Drop the images; return everything else in the listing below exactly.

======== Input records ========

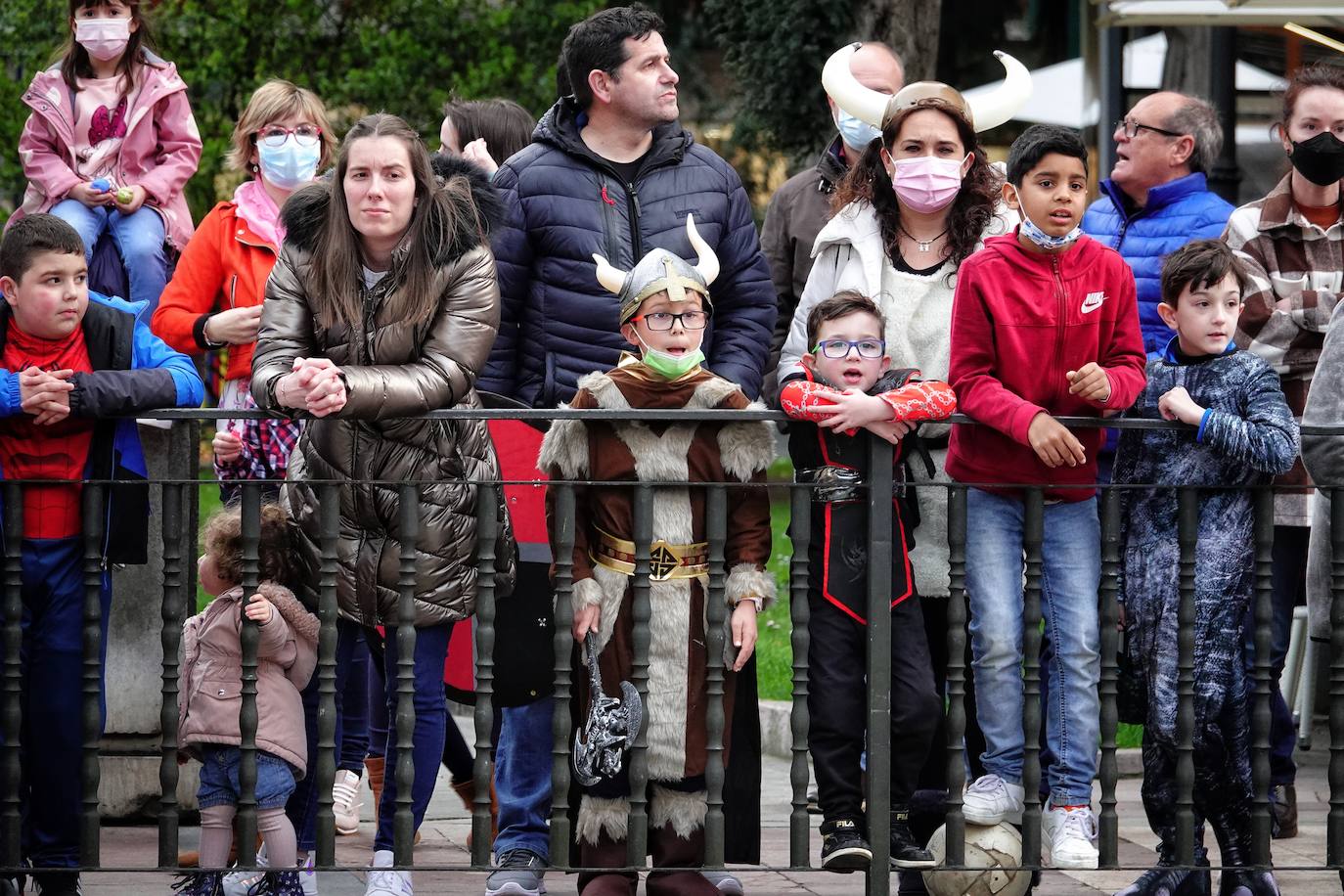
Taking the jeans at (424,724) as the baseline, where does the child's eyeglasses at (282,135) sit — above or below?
above

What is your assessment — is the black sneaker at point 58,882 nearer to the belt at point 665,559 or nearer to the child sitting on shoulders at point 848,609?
the belt at point 665,559

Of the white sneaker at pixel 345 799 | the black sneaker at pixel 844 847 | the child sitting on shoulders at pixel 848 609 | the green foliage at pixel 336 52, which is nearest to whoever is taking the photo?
the black sneaker at pixel 844 847

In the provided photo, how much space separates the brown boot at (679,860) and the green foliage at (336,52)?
8.83 metres

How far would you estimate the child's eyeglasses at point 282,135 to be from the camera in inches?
265

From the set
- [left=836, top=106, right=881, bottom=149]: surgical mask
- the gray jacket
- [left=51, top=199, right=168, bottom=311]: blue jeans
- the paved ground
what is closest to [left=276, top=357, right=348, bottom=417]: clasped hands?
the paved ground

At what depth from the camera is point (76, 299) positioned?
5.30 m

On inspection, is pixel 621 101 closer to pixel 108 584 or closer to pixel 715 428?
pixel 715 428

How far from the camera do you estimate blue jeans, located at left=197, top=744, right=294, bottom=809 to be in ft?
17.4

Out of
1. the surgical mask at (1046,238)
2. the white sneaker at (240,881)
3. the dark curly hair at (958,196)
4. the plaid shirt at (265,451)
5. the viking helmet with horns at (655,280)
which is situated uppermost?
the dark curly hair at (958,196)

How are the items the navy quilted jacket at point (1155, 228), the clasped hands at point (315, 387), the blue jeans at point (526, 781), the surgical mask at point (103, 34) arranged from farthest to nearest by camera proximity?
1. the surgical mask at point (103, 34)
2. the navy quilted jacket at point (1155, 228)
3. the blue jeans at point (526, 781)
4. the clasped hands at point (315, 387)

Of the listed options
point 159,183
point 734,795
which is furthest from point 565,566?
point 159,183

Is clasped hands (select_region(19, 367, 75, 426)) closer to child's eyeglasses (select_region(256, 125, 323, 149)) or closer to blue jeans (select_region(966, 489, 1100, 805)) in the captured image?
child's eyeglasses (select_region(256, 125, 323, 149))

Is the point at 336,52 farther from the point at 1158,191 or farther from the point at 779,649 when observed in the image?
the point at 1158,191

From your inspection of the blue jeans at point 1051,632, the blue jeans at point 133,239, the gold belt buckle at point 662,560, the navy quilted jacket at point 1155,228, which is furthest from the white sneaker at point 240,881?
the navy quilted jacket at point 1155,228
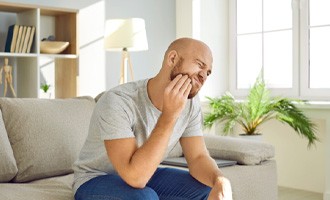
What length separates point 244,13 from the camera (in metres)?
4.92

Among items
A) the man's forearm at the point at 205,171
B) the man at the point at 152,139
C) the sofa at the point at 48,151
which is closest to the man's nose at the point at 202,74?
the man at the point at 152,139

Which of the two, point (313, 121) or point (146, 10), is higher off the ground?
point (146, 10)

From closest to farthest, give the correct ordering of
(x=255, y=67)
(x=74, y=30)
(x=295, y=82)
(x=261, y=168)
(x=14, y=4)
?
(x=261, y=168) < (x=14, y=4) < (x=74, y=30) < (x=295, y=82) < (x=255, y=67)

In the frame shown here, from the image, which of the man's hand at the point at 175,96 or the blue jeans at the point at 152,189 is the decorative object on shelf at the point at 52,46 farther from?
the man's hand at the point at 175,96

========

# Problem solution
Taking the jeans at (424,724) as the baseline, where does the child's eyeglasses at (282,135) sit — above or below?
above

What is your assessment — is the black sneaker at point 58,882 nearer to the belt at point 665,559 or nearer to the child sitting on shoulders at point 848,609?
the belt at point 665,559

Of the white sneaker at pixel 345 799 | the black sneaker at pixel 844 847 | the child sitting on shoulders at pixel 848 609 | the green foliage at pixel 336 52, which is nearest to whoever is taking the photo?
the black sneaker at pixel 844 847

In the provided photo, how much space separates the brown boot at (679,860) and the green foliage at (336,52)?
8.83 metres

How far would you estimate the child's eyeglasses at point 282,135 to be from the camera in inches?
265

From the set
- [left=836, top=106, right=881, bottom=149]: surgical mask
- the gray jacket
- [left=51, top=199, right=168, bottom=311]: blue jeans
- the paved ground
what is closest to [left=276, top=357, right=348, bottom=417]: clasped hands?
the paved ground

At what depth from the camera is point (76, 299) positioned?
5.30 m

On inspection, is pixel 621 101 closer to pixel 108 584 or closer to pixel 715 428?
pixel 715 428

How far from the camera do you estimate blue jeans, located at left=197, top=744, right=294, bottom=809 to be in ft?
17.4

Out of
1. the surgical mask at (1046,238)
2. the white sneaker at (240,881)
3. the dark curly hair at (958,196)
4. the plaid shirt at (265,451)
5. the viking helmet with horns at (655,280)
which is situated uppermost?
the dark curly hair at (958,196)

How are the items the navy quilted jacket at point (1155, 228), the clasped hands at point (315, 387), the blue jeans at point (526, 781), the surgical mask at point (103, 34) arranged from farthest to nearest by camera proximity?
1. the surgical mask at point (103, 34)
2. the navy quilted jacket at point (1155, 228)
3. the blue jeans at point (526, 781)
4. the clasped hands at point (315, 387)

Of the listed options
point 159,183
point 734,795
which is furthest from point 565,566?
point 159,183

Is clasped hands (select_region(19, 367, 75, 426)) closer to child's eyeglasses (select_region(256, 125, 323, 149)) or closer to blue jeans (select_region(966, 489, 1100, 805)) in the captured image?
child's eyeglasses (select_region(256, 125, 323, 149))

Is the point at 336,52 farther from the point at 1158,191 or farther from the point at 779,649 when observed in the image?
the point at 1158,191

From your inspection of the blue jeans at point 1051,632, the blue jeans at point 133,239, the gold belt buckle at point 662,560, the navy quilted jacket at point 1155,228, which is furthest from the white sneaker at point 240,881?
the navy quilted jacket at point 1155,228
What length separates point 244,13 from the camera (in metres)?
4.92

Among items
A) the man's forearm at the point at 205,171
B) the man at the point at 152,139
C) the sofa at the point at 48,151
which is closest to the man's nose at the point at 202,74?
the man at the point at 152,139

Which of the two, point (313, 121) or point (146, 10), is higher off the ground?
point (146, 10)

From closest to farthest, give the correct ordering of
(x=255, y=67)
(x=74, y=30)
(x=295, y=82)
(x=261, y=168)
(x=14, y=4)
?
(x=261, y=168) < (x=14, y=4) < (x=74, y=30) < (x=295, y=82) < (x=255, y=67)

In the frame shown here, from the image, which of the man's hand at the point at 175,96 or the blue jeans at the point at 152,189 is the decorative object on shelf at the point at 52,46 farther from?
the man's hand at the point at 175,96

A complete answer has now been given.